## Stated goal
Set down the material below in full, matching it exactly.

## Given records
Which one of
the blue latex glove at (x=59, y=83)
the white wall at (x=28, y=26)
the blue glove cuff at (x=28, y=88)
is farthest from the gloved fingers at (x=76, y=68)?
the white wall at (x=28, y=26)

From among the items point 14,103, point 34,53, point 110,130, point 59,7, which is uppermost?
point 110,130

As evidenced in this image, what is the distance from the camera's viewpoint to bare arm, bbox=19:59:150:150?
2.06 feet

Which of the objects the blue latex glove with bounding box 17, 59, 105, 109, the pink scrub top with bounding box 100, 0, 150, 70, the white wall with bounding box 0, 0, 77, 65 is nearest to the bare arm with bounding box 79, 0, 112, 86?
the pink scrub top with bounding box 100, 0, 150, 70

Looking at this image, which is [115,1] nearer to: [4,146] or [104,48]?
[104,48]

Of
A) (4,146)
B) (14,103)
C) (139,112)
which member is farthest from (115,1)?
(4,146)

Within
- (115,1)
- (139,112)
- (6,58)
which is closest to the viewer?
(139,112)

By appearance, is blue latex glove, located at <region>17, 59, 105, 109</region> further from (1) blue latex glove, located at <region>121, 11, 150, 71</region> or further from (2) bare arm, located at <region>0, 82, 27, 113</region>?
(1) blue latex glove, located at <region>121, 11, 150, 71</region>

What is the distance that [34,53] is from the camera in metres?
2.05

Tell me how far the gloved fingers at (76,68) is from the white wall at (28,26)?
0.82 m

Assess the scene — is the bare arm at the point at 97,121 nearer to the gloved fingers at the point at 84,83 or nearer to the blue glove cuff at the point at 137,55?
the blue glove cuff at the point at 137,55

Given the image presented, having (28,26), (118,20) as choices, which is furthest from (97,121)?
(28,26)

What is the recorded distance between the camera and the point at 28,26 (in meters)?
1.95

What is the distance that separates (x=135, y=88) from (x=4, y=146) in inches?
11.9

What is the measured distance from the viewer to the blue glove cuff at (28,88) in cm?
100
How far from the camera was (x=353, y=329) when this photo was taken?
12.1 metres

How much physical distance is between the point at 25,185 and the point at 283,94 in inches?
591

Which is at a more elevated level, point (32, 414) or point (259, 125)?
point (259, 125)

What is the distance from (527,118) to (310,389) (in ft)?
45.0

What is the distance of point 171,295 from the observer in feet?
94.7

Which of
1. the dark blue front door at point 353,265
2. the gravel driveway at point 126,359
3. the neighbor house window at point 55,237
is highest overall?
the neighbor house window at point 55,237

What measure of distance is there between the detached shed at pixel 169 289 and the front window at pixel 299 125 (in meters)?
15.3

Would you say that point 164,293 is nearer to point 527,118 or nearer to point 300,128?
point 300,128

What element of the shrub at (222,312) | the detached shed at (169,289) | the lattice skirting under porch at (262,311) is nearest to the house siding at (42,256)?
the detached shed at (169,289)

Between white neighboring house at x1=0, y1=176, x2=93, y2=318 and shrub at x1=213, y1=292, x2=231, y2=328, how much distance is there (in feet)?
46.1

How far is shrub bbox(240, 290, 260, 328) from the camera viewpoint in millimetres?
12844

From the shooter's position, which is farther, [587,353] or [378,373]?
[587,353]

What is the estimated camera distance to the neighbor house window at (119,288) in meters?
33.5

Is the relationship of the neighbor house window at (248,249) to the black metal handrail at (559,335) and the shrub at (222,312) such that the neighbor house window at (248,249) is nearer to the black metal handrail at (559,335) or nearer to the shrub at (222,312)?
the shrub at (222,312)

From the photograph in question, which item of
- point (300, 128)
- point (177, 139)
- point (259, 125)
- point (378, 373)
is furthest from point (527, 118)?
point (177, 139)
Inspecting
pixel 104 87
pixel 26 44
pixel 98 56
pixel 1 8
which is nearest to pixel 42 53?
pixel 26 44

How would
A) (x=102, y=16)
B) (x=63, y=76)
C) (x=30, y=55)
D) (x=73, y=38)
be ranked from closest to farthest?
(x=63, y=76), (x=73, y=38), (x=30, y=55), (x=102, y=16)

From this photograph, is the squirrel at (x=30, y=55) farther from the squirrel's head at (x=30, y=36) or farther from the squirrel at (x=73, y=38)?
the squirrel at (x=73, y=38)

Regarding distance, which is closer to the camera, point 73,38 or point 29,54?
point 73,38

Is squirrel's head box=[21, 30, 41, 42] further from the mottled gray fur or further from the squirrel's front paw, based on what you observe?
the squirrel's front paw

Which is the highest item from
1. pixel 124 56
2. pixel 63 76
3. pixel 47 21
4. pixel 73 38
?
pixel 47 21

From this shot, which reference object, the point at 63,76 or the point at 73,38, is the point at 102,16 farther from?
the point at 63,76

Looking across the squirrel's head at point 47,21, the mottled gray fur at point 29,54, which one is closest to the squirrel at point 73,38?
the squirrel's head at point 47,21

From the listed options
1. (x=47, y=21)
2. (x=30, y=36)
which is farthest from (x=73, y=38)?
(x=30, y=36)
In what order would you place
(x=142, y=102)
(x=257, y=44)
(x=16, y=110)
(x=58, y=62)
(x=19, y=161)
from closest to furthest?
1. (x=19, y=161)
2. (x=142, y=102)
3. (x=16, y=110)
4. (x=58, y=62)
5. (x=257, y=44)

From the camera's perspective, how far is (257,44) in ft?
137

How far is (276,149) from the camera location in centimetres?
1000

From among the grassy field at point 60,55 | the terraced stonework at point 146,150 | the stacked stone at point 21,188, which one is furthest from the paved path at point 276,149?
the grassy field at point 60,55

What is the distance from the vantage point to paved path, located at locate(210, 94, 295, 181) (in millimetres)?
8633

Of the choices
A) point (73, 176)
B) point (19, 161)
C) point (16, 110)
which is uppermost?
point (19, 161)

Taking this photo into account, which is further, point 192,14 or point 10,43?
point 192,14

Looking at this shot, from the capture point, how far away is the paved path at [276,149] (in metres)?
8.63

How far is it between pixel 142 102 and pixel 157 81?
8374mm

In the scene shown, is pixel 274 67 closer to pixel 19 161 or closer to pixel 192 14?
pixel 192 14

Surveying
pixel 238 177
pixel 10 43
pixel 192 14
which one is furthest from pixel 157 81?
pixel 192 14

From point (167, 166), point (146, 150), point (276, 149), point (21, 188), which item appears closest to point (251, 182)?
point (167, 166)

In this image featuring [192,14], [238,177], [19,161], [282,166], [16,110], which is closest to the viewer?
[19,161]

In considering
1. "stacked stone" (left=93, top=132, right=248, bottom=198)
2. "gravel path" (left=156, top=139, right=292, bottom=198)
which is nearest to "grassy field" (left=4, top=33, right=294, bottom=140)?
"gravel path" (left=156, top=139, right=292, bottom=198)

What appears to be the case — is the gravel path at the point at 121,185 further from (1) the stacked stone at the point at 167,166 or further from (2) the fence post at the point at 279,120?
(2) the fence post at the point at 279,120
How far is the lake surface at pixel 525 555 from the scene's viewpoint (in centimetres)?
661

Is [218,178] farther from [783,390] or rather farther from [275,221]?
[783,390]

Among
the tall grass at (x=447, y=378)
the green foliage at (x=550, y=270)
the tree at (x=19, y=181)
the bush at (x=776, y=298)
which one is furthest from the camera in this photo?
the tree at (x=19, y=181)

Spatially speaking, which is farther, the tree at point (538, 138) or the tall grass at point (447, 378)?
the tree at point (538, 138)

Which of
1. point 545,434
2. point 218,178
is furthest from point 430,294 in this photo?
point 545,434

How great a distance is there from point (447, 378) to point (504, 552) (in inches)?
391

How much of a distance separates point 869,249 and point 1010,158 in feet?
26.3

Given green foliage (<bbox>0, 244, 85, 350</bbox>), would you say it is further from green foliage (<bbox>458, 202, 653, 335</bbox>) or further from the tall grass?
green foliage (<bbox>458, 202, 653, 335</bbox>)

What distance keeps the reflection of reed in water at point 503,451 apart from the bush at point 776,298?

## Solution
Which one of
the blue latex glove at (x=59, y=83)
the white wall at (x=28, y=26)
the blue glove cuff at (x=28, y=88)
is farthest from the gloved fingers at (x=76, y=68)?
the white wall at (x=28, y=26)

From among the items point 14,103, point 34,53, point 110,130, point 59,7, which is uppermost?
point 110,130

As evidenced in this image, what is the distance from the camera's viewpoint to bare arm, bbox=19:59:150:150?
2.06 feet

Which of the objects the blue latex glove with bounding box 17, 59, 105, 109, the pink scrub top with bounding box 100, 0, 150, 70, the white wall with bounding box 0, 0, 77, 65 is nearest to the bare arm with bounding box 79, 0, 112, 86?
the pink scrub top with bounding box 100, 0, 150, 70

Looking at this image, which is [115,1] nearer to: [4,146] or [104,48]?
[104,48]

Of
A) (4,146)
B) (14,103)
C) (139,112)
which member is farthest from (115,1)?
(4,146)

Within
- (115,1)
- (139,112)
- (6,58)
which is closest to the viewer?
(139,112)

By appearance, is blue latex glove, located at <region>17, 59, 105, 109</region> further from (1) blue latex glove, located at <region>121, 11, 150, 71</region> or further from (2) bare arm, located at <region>0, 82, 27, 113</region>?
(1) blue latex glove, located at <region>121, 11, 150, 71</region>

What is the distance that [34,53] is from the camera in metres?
2.05

Tell me how far the gloved fingers at (76,68) is from the white wall at (28,26)?
0.82 m

Assess the scene — is the bare arm at the point at 97,121 nearer to the gloved fingers at the point at 84,83 or nearer to the blue glove cuff at the point at 137,55?
the blue glove cuff at the point at 137,55

Given the image presented, having (28,26), (118,20) as choices, which is furthest from (97,121)?
(28,26)

What is the recorded distance between the camera and the point at 28,26 (in meters)?
1.95

What is the distance that separates (x=135, y=88) from (x=4, y=146) in inches?
11.9

What is the measured distance from the viewer to the blue glove cuff at (28,88) in cm?
100
How far from the camera was (x=353, y=329) when this photo was taken?
12.1 metres

How much physical distance is between the point at 25,185 and the point at 283,94 in inches?
591

Which is at a more elevated level, point (32, 414) or point (259, 125)?
point (259, 125)

What is the distance from (527,118) to (310,389) (in ft)?
45.0

What is the distance of point 171,295 from the observer in feet?
94.7

Which of
1. the dark blue front door at point 353,265
2. the gravel driveway at point 126,359
3. the neighbor house window at point 55,237
is highest overall?
the neighbor house window at point 55,237

What measure of distance is there between the detached shed at pixel 169 289 and the front window at pixel 299 125 (in meters)?
15.3

Would you say that point 164,293 is nearer to point 527,118 or nearer to point 300,128?
point 300,128

What element of the shrub at (222,312) | the detached shed at (169,289) | the lattice skirting under porch at (262,311) is nearest to the house siding at (42,256)?
the detached shed at (169,289)

Between white neighboring house at x1=0, y1=176, x2=93, y2=318 and shrub at x1=213, y1=292, x2=231, y2=328, how much distance is there (in feet)?
46.1

How far is shrub bbox(240, 290, 260, 328) from the camera viewpoint in millimetres?
12844

From the shooter's position, which is farther, [587,353] or [378,373]?
[587,353]

What is the estimated camera distance to the neighbor house window at (119,288) in meters?
33.5

Is the relationship of the neighbor house window at (248,249) to the black metal handrail at (559,335) and the shrub at (222,312) such that the neighbor house window at (248,249) is nearer to the black metal handrail at (559,335) or nearer to the shrub at (222,312)?
the shrub at (222,312)

From the photograph in question, which item of
- point (300, 128)
- point (177, 139)
- point (259, 125)
- point (378, 373)
is furthest from point (527, 118)?
point (177, 139)
Inspecting
pixel 104 87
pixel 26 44
pixel 98 56
pixel 1 8
which is nearest to pixel 42 53?
pixel 26 44

How would
A) (x=102, y=16)
B) (x=63, y=76)
C) (x=30, y=55)
D) (x=73, y=38)
be ranked from closest to farthest?
(x=63, y=76), (x=73, y=38), (x=30, y=55), (x=102, y=16)

From this photograph, is the squirrel at (x=30, y=55) farther from the squirrel's head at (x=30, y=36) or farther from the squirrel at (x=73, y=38)?
the squirrel at (x=73, y=38)

Regarding distance, which is closer to the camera, point 73,38 or point 29,54?
point 73,38

Is squirrel's head box=[21, 30, 41, 42] further from the mottled gray fur or further from the squirrel's front paw, based on what you observe?
the squirrel's front paw

Which is the highest item from
1. pixel 124 56
2. pixel 63 76
3. pixel 47 21
4. pixel 73 38
?
pixel 47 21

From this shot, which reference object, the point at 63,76 or the point at 73,38, is the point at 102,16 farther from?
the point at 63,76

Looking across the squirrel's head at point 47,21, the mottled gray fur at point 29,54, which one is closest to the squirrel at point 73,38?
the squirrel's head at point 47,21

From the listed options
1. (x=47, y=21)
2. (x=30, y=36)
which is farthest from (x=73, y=38)?
(x=30, y=36)
In what order would you place
(x=142, y=102)
(x=257, y=44)
(x=16, y=110)
(x=58, y=62)
(x=19, y=161)
from closest to furthest?
1. (x=19, y=161)
2. (x=142, y=102)
3. (x=16, y=110)
4. (x=58, y=62)
5. (x=257, y=44)

From the camera's perspective, how far is (257,44) in ft?
137

How far is (276,149) from the camera location in centimetres?
1000

From among the grassy field at point 60,55 | the terraced stonework at point 146,150 | the stacked stone at point 21,188, which one is furthest from the paved path at point 276,149?
the grassy field at point 60,55

What is the distance from the vantage point to paved path, located at locate(210, 94, 295, 181) (in millimetres)?
8633

Of the choices
A) point (73, 176)
B) point (19, 161)
C) point (16, 110)
which is uppermost?
point (19, 161)

Taking this photo into account, which is further, point 192,14 or point 10,43?
point 192,14

Looking at this shot, from the capture point, how far away is the paved path at [276,149] (in metres)?
8.63

How far is it between pixel 142 102 and pixel 157 81?
8374mm

In the scene shown, is pixel 274 67 closer to pixel 19 161 or closer to pixel 192 14?
pixel 192 14

Surveying
pixel 238 177
pixel 10 43
pixel 192 14
which one is furthest from pixel 157 81?
pixel 192 14

From point (167, 166), point (146, 150), point (276, 149), point (21, 188), which item appears closest to point (251, 182)?
point (167, 166)

In this image featuring [192,14], [238,177], [19,161], [282,166], [16,110], which is closest to the viewer?
[19,161]

In considering
1. "stacked stone" (left=93, top=132, right=248, bottom=198)
2. "gravel path" (left=156, top=139, right=292, bottom=198)
which is nearest to "grassy field" (left=4, top=33, right=294, bottom=140)?
"gravel path" (left=156, top=139, right=292, bottom=198)

What appears to be the case — is the gravel path at the point at 121,185 further from (1) the stacked stone at the point at 167,166 or further from (2) the fence post at the point at 279,120?
(2) the fence post at the point at 279,120
How far is the lake surface at pixel 525 555 from the scene's viewpoint (in centimetres)?
661

Is [218,178] farther from [783,390] or rather farther from [275,221]?
[783,390]

Among
the tall grass at (x=447, y=378)
the green foliage at (x=550, y=270)
the tree at (x=19, y=181)
the bush at (x=776, y=298)
which one is furthest from the camera in this photo?
the tree at (x=19, y=181)

Spatially speaking, which is farther, the tree at point (538, 138) or the tall grass at point (447, 378)?
the tree at point (538, 138)

Which of
1. point 545,434
2. point 218,178
is furthest from point 430,294 in this photo?
point 545,434

How great a distance is there from point (447, 378) to point (504, 552) (in inches)?
391

How much of a distance separates point 869,249 and point 1010,158 in feet?
26.3

Given green foliage (<bbox>0, 244, 85, 350</bbox>), would you say it is further from green foliage (<bbox>458, 202, 653, 335</bbox>) or further from the tall grass?
green foliage (<bbox>458, 202, 653, 335</bbox>)

What distance keeps the reflection of reed in water at point 503,451 apart from the bush at point 776,298?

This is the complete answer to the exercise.